OK, the data is in! Three hundred respondents and analysis that took me multiple weeks and resulted in a summary deck of nearly 200 slides. And that's just the summary deck.

But I promise a much more focused exploration of the "IT analytic universe," one that's all digestible within 45 minutes (including Q&A), with the upcoming EMA webinar on October 10.

The goal of the research was to look at how advanced IT analytics (AIA) — or EMA's term for primarily what today is best known as "AIOps" — is being deployed, as mentioned in a prior APMdigest blog.

We asked what contributes to its success in terms of technology, process and best practices, organizational ownership, and functional priorities.
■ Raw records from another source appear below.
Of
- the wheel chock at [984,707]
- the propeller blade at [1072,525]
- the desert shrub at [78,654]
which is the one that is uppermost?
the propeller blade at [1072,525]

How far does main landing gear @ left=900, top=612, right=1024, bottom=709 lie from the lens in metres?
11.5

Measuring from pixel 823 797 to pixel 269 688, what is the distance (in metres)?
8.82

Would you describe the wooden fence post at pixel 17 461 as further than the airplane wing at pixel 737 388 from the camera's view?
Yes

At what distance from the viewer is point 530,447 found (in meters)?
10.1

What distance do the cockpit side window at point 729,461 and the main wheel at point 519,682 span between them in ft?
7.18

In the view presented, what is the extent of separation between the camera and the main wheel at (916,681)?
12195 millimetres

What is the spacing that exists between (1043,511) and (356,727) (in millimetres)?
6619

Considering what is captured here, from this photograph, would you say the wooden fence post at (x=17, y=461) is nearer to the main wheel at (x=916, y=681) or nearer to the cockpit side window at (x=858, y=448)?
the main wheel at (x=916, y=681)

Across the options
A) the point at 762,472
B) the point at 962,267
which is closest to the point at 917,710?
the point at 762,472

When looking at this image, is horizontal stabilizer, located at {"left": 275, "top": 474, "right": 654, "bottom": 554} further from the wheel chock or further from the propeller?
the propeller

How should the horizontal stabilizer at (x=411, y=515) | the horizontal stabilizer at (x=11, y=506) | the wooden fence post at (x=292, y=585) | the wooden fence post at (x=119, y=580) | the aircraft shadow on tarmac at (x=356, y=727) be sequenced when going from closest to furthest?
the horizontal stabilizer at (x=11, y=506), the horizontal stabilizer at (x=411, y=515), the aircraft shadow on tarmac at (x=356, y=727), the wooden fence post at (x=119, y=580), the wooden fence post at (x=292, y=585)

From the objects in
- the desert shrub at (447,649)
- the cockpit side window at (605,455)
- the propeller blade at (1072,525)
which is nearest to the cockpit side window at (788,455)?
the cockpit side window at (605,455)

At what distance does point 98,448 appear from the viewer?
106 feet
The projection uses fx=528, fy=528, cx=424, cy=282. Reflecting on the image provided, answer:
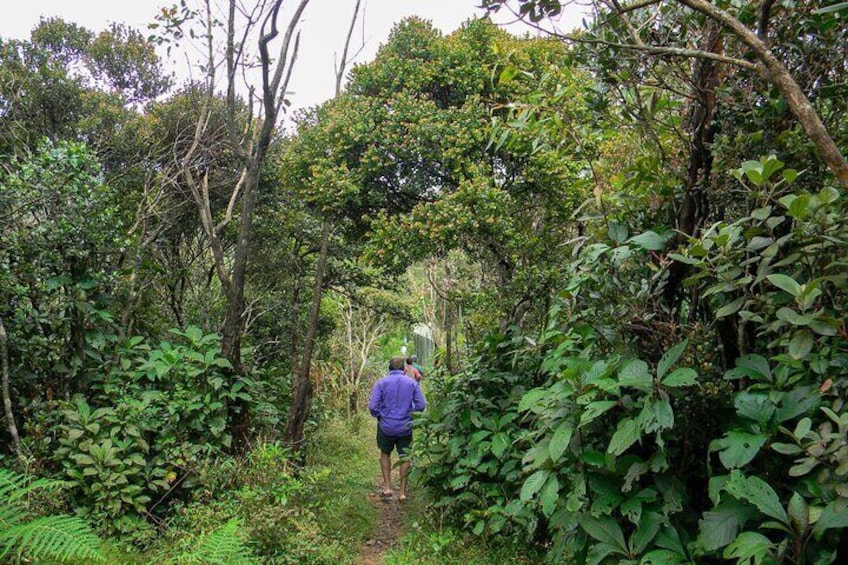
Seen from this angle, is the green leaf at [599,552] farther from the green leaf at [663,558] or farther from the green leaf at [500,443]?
the green leaf at [500,443]

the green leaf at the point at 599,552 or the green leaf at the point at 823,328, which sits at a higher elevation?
the green leaf at the point at 823,328

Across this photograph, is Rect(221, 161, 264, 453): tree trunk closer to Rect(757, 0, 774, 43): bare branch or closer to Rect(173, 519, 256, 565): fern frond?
Rect(173, 519, 256, 565): fern frond

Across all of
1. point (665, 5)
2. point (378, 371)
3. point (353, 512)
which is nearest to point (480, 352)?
point (353, 512)

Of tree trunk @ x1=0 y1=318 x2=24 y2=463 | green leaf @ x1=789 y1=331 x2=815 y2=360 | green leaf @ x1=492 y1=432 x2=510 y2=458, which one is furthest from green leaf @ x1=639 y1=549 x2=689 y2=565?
tree trunk @ x1=0 y1=318 x2=24 y2=463

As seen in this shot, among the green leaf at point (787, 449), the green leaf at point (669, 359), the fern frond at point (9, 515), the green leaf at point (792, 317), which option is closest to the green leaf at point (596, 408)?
the green leaf at point (669, 359)

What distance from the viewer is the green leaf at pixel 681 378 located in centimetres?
222

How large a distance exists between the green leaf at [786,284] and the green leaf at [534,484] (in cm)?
144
We also wanted to map how AIOps, or IT operations analytics, was being deployed in the context with other analytic technologies, such as big data, as well as more niche areas such as security-specific analytics, end-user-experience analytics, change management analytics, and capacity analytics.

We asked these questions to a respondent base that was about 2/3 North America, 1/3 Europe (England, Germany and France), across a wide range of roles. We got a solid IT executive presence, along with technical stakeholders such as data scientists, security-related stakeholders, and operational and IT service management (ITSM) stakeholders.

So what did we find?

Without giving away the heart and soul of the webinar, which will give you data to draw your own conclusions, here are seven of my own personal takeaways, some of which frankly surprised me.
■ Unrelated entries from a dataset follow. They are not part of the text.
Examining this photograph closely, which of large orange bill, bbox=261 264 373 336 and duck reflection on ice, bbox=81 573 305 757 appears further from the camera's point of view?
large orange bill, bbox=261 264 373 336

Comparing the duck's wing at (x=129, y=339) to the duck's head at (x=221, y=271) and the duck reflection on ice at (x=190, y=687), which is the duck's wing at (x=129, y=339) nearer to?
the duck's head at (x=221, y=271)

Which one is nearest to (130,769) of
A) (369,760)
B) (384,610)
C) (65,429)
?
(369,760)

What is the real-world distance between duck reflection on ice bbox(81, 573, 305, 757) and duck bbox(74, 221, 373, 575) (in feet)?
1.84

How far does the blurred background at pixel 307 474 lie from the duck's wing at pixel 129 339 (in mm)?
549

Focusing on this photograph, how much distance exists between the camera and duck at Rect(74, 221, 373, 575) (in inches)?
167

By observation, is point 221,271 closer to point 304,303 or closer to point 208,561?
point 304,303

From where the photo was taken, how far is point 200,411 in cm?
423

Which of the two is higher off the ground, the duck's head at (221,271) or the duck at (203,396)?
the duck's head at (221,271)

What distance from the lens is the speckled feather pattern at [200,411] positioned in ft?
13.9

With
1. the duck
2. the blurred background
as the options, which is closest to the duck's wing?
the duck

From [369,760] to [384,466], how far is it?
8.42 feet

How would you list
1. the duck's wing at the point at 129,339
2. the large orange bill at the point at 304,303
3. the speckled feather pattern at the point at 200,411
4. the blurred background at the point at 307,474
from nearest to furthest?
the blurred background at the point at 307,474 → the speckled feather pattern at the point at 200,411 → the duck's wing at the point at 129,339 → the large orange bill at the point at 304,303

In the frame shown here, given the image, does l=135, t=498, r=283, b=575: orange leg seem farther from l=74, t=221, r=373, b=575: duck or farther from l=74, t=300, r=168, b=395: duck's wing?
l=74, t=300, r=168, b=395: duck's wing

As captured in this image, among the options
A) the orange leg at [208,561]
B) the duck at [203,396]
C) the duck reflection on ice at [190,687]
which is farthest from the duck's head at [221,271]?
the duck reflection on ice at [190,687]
1. AIOps is winning strategy

AIOps was the overall the winning strategy. While AIOps was not the most pervasive technology associated with advanced IT analytics in our research (big data led as the most prevalent before quotas), it was the most effective and pervasively advanced.
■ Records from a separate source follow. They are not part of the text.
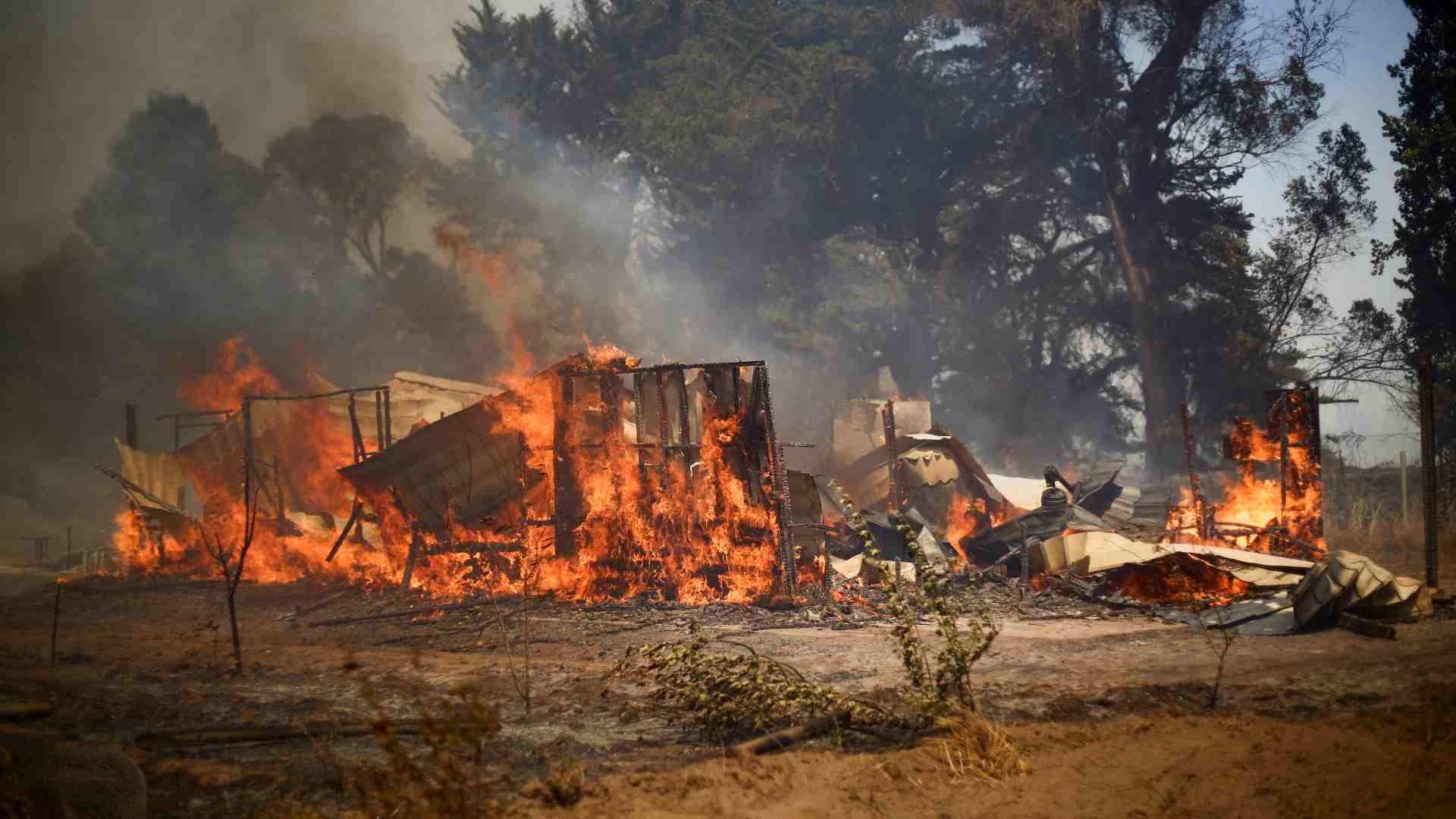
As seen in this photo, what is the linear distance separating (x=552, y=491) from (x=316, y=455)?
11.3 meters

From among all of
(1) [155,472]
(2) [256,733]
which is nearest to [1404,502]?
(2) [256,733]

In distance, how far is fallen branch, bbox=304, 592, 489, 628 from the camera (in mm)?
13062

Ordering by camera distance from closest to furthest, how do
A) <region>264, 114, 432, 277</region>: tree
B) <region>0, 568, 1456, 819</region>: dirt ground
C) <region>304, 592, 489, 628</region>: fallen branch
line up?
<region>0, 568, 1456, 819</region>: dirt ground → <region>304, 592, 489, 628</region>: fallen branch → <region>264, 114, 432, 277</region>: tree

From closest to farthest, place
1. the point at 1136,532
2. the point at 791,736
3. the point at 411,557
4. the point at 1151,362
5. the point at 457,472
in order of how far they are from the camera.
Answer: the point at 791,736 → the point at 411,557 → the point at 457,472 → the point at 1136,532 → the point at 1151,362

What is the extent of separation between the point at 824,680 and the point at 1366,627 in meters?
5.68

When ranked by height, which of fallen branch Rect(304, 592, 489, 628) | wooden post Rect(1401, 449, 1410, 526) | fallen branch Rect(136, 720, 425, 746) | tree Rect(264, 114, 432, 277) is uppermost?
tree Rect(264, 114, 432, 277)

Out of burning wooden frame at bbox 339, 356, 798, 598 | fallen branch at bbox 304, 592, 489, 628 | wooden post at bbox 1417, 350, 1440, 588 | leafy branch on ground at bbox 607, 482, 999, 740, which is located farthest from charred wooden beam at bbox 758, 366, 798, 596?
wooden post at bbox 1417, 350, 1440, 588

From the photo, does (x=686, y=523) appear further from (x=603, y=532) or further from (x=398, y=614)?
(x=398, y=614)

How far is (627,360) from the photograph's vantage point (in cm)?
1471

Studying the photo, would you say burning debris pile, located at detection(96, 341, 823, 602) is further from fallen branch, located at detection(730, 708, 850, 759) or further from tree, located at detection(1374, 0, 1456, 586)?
tree, located at detection(1374, 0, 1456, 586)

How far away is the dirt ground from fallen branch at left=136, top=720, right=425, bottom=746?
0.20 ft

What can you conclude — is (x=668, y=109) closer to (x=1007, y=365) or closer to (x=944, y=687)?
(x=1007, y=365)

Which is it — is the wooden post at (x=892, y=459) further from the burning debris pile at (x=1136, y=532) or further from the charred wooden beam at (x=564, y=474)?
the charred wooden beam at (x=564, y=474)

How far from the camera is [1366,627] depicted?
9.66 m
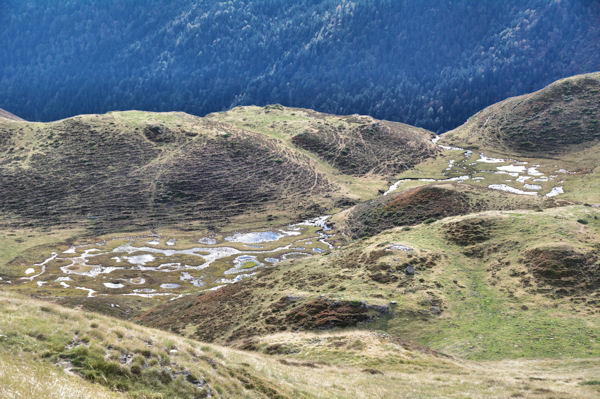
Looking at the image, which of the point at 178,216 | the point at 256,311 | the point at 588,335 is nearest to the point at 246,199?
the point at 178,216

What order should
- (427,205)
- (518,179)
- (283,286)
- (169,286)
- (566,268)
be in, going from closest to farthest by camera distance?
(566,268)
(283,286)
(169,286)
(427,205)
(518,179)

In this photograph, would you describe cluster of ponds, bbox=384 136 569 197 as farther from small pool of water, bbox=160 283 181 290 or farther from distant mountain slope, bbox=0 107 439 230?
small pool of water, bbox=160 283 181 290

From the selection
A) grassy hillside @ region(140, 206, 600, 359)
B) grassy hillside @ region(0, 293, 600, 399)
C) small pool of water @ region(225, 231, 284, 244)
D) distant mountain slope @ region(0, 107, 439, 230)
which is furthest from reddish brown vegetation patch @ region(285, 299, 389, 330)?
distant mountain slope @ region(0, 107, 439, 230)

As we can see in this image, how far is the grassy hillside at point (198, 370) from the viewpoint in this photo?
2038 cm

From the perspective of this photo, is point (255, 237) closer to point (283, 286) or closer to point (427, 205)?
point (427, 205)

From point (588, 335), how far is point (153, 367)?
38.8 metres

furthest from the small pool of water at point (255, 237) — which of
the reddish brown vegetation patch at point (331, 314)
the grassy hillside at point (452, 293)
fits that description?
the reddish brown vegetation patch at point (331, 314)

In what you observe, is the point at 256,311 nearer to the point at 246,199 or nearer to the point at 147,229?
the point at 147,229

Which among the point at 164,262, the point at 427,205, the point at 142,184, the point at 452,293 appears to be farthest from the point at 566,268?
the point at 142,184

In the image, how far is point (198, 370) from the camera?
942 inches

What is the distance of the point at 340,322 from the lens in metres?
51.2

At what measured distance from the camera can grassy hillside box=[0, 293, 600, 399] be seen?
2038 centimetres

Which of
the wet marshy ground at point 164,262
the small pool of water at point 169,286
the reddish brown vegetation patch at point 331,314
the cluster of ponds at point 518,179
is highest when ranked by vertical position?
the cluster of ponds at point 518,179

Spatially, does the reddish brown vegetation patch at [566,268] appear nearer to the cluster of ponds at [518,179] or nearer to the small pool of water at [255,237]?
the small pool of water at [255,237]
Indeed, AIOps showed the highest success rates, the greatest likelihood of supporting DevOps, IoT and AI bots, and led in use case capabilities as well.

2. AIA are eclectic in use case

Advanced IT analytics are eclectic in use case and becoming more so. Overall support for DevOps, IoT, AI bots, and multiple use cases including end-user experience, security, capacity analytics, cost-related optimization, show increasing diversity in need and value.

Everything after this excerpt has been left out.